● TRY IT
Output the entries that follow character for character. Leave every image out.

● PROVIDED DATA
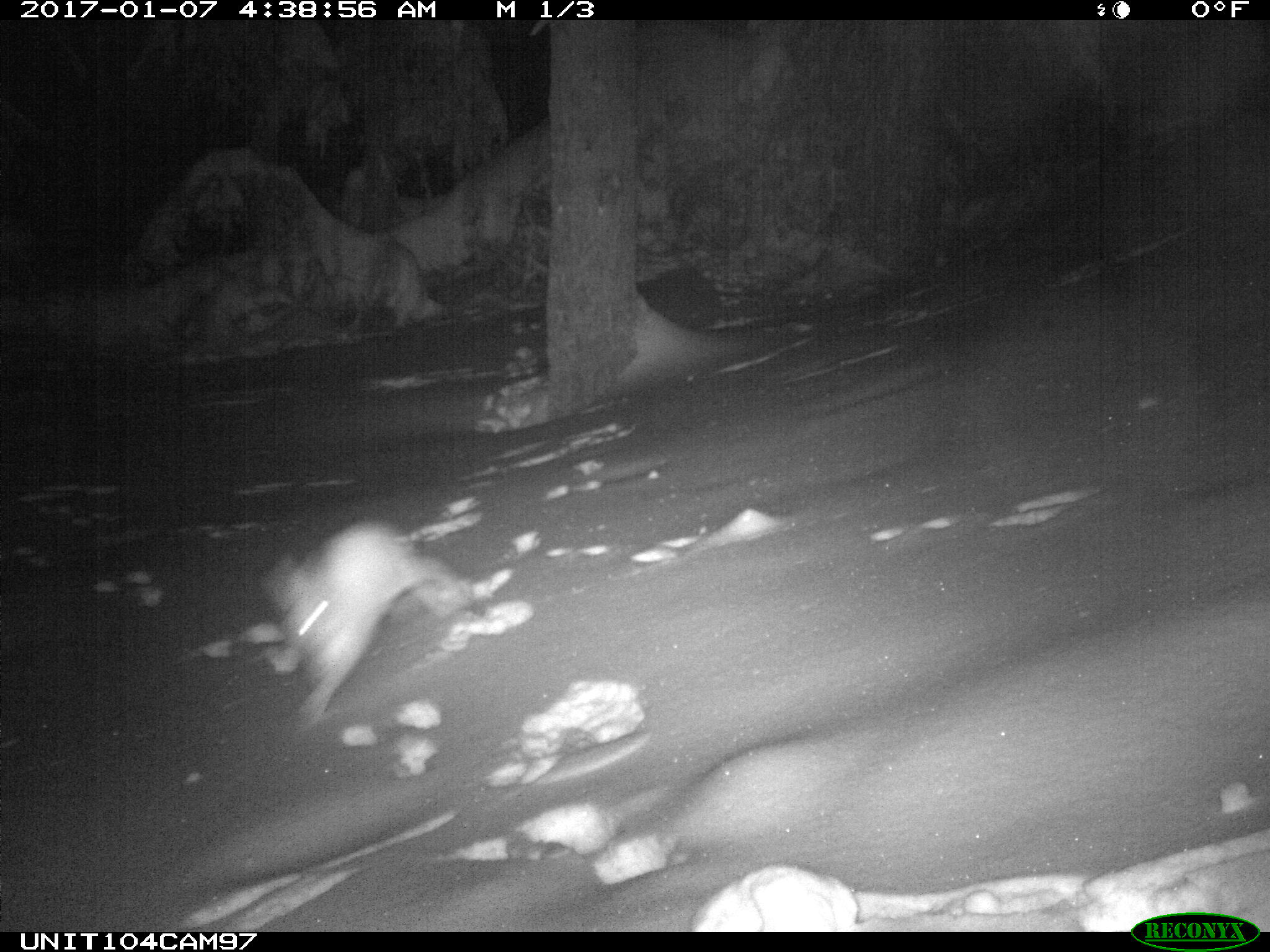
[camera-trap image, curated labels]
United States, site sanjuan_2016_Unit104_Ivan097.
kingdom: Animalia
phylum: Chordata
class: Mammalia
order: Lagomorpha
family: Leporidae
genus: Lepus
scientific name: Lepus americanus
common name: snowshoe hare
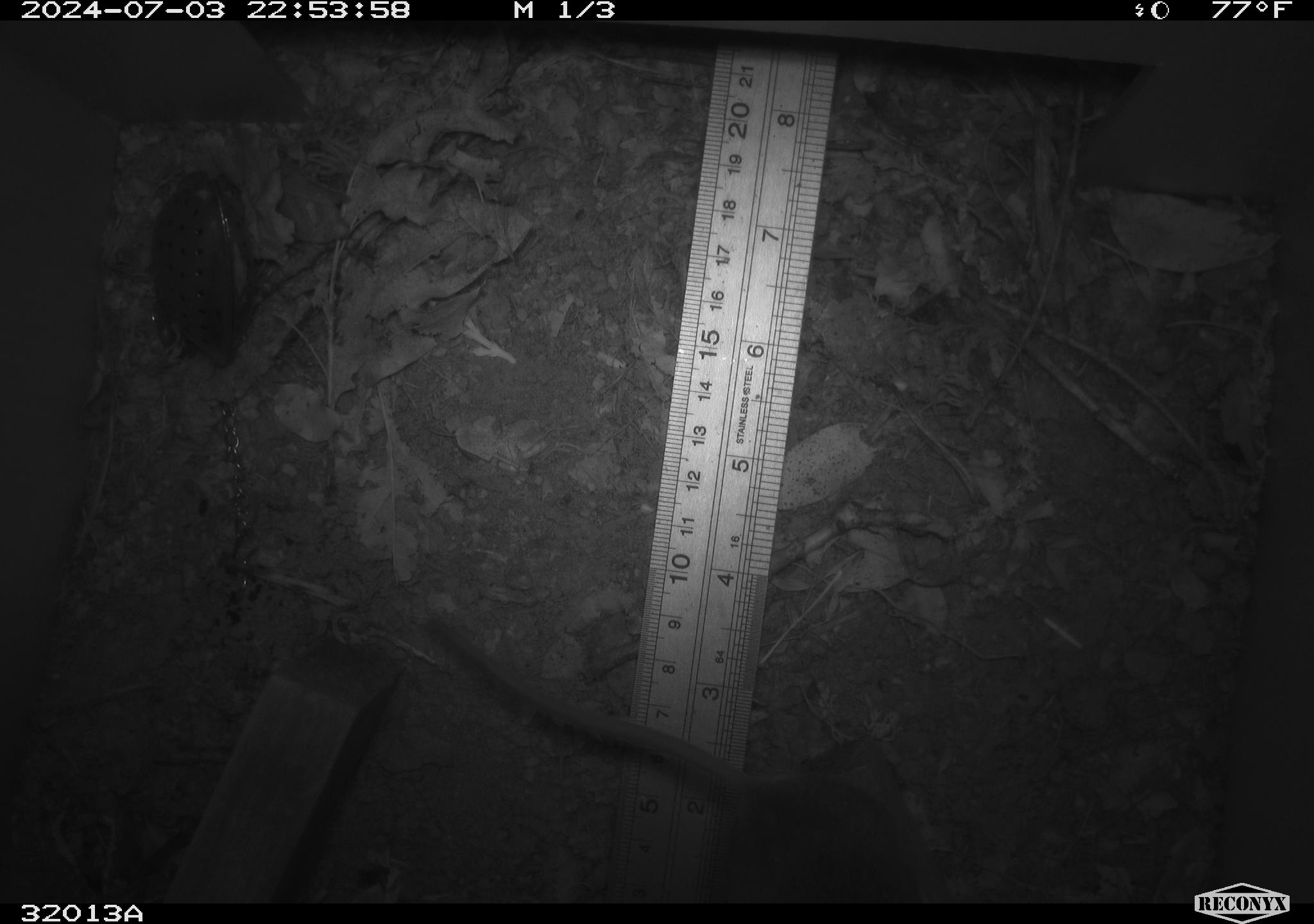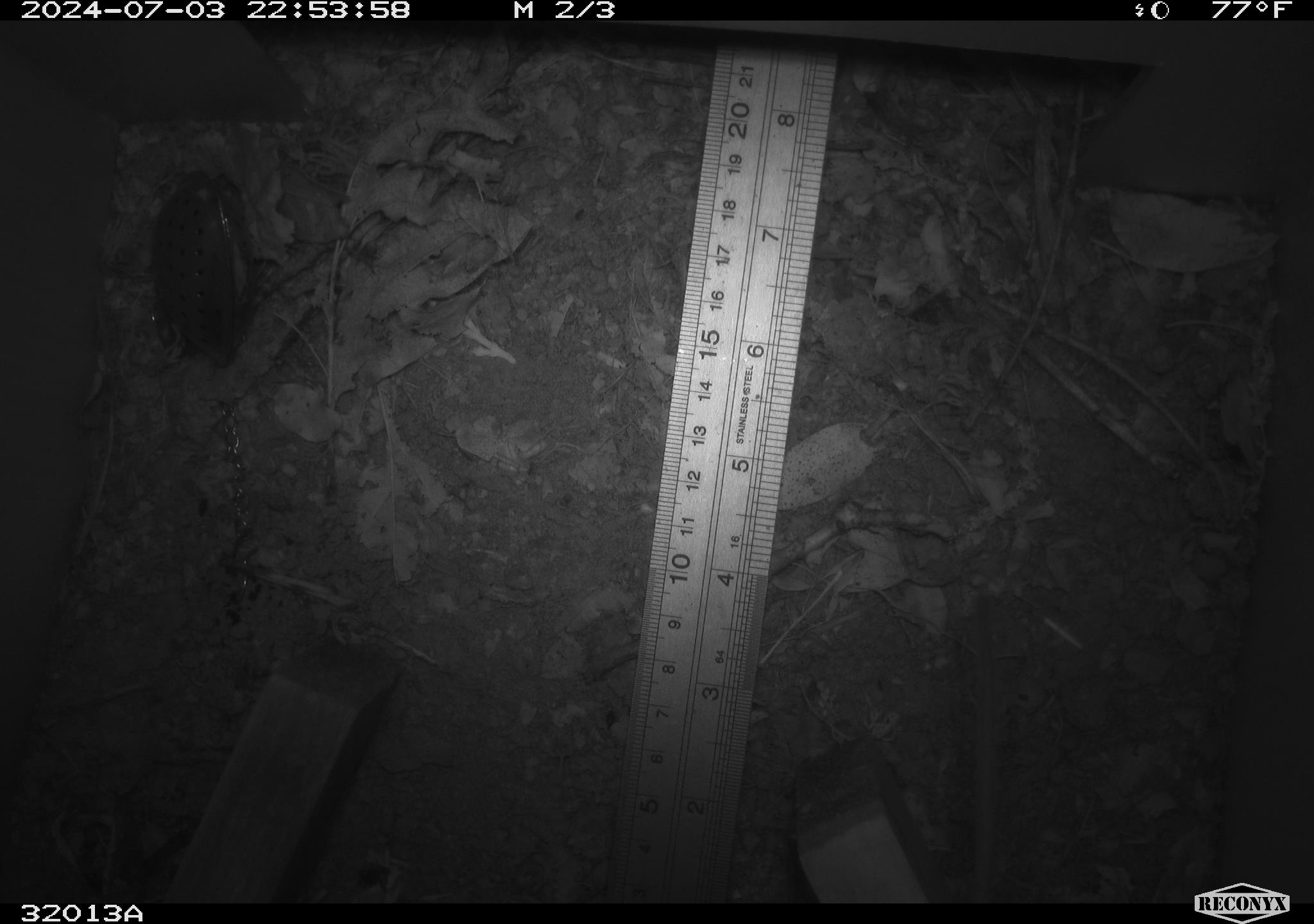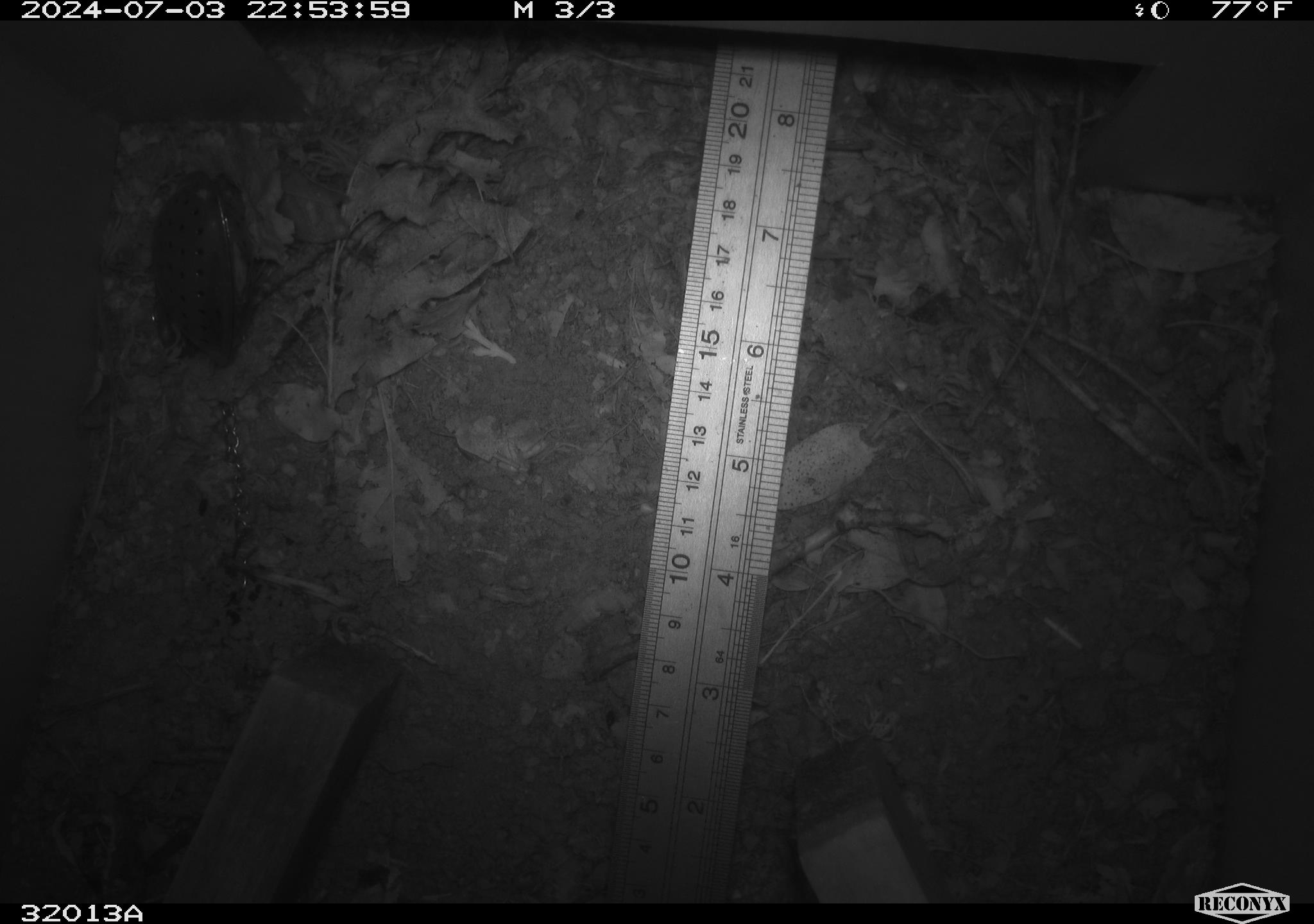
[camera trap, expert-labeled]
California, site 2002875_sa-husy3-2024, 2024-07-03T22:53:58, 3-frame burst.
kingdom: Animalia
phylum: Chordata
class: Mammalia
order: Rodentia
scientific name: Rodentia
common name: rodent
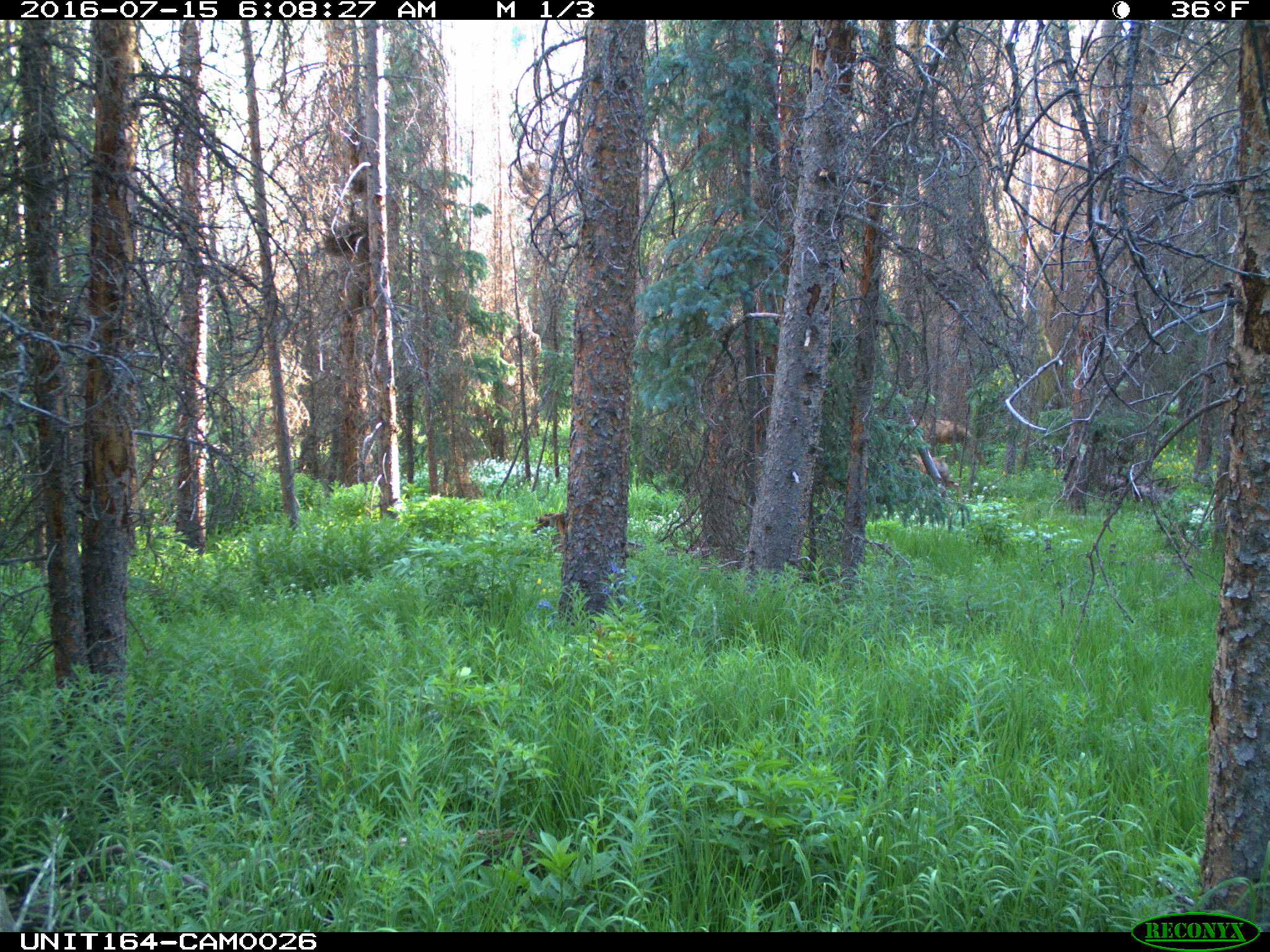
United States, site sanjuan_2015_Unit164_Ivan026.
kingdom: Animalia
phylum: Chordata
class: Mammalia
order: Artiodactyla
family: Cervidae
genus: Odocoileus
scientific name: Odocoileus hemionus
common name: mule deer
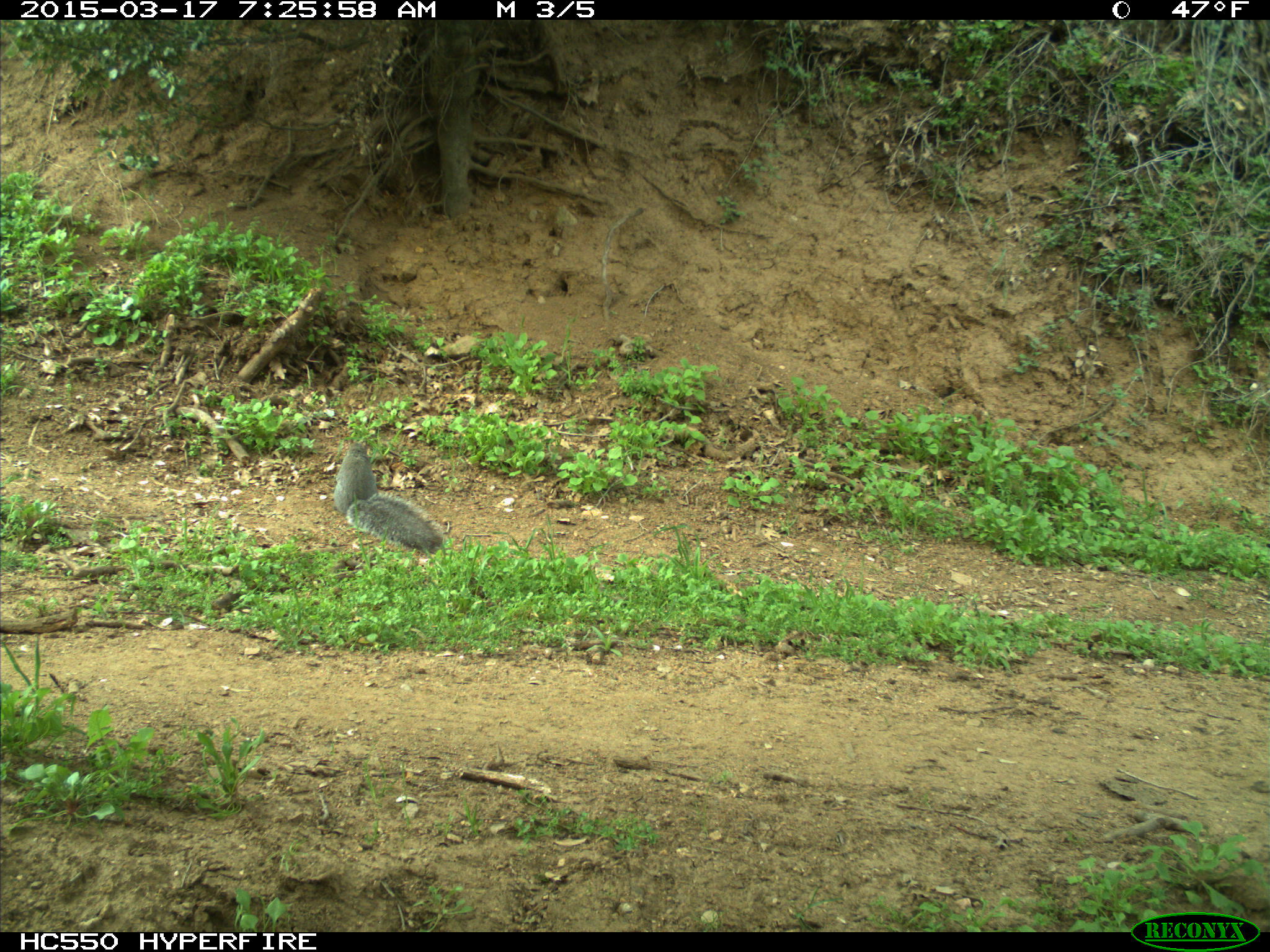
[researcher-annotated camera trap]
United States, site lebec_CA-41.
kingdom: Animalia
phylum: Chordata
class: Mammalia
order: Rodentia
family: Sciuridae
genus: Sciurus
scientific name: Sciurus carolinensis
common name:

● ANSWER TO THIS EXERCISE
[camera-trap image, curated labels]
United States, site sanjuan_2016_Unit104_Ivan097.
kingdom: Animalia
phylum: Chordata
class: Mammalia
order: Lagomorpha
family: Leporidae
genus: Lepus
scientific name: Lepus americanus
common name: snowshoe hare
[camera trap, expert-labeled]
California, site 2002875_sa-husy3-2024, 2024-07-03T22:53:58, 3-frame burst.
kingdom: Animalia
phylum: Chordata
class: Mammalia
order: Rodentia
scientific name: Rodentia
common name: rodent
United States, site sanjuan_2015_Unit164_Ivan026.
kingdom: Animalia
phylum: Chordata
class: Mammalia
order: Artiodactyla
family: Cervidae
genus: Odocoileus
scientific name: Odocoileus hemionus
common name: mule deer
[researcher-annotated camera trap]
United States, site lebec_CA-41.
kingdom: Animalia
phylum: Chordata
class: Mammalia
order: Rodentia
family: Sciuridae
genus: Sciurus
scientific name: Sciurus carolinensis
common name:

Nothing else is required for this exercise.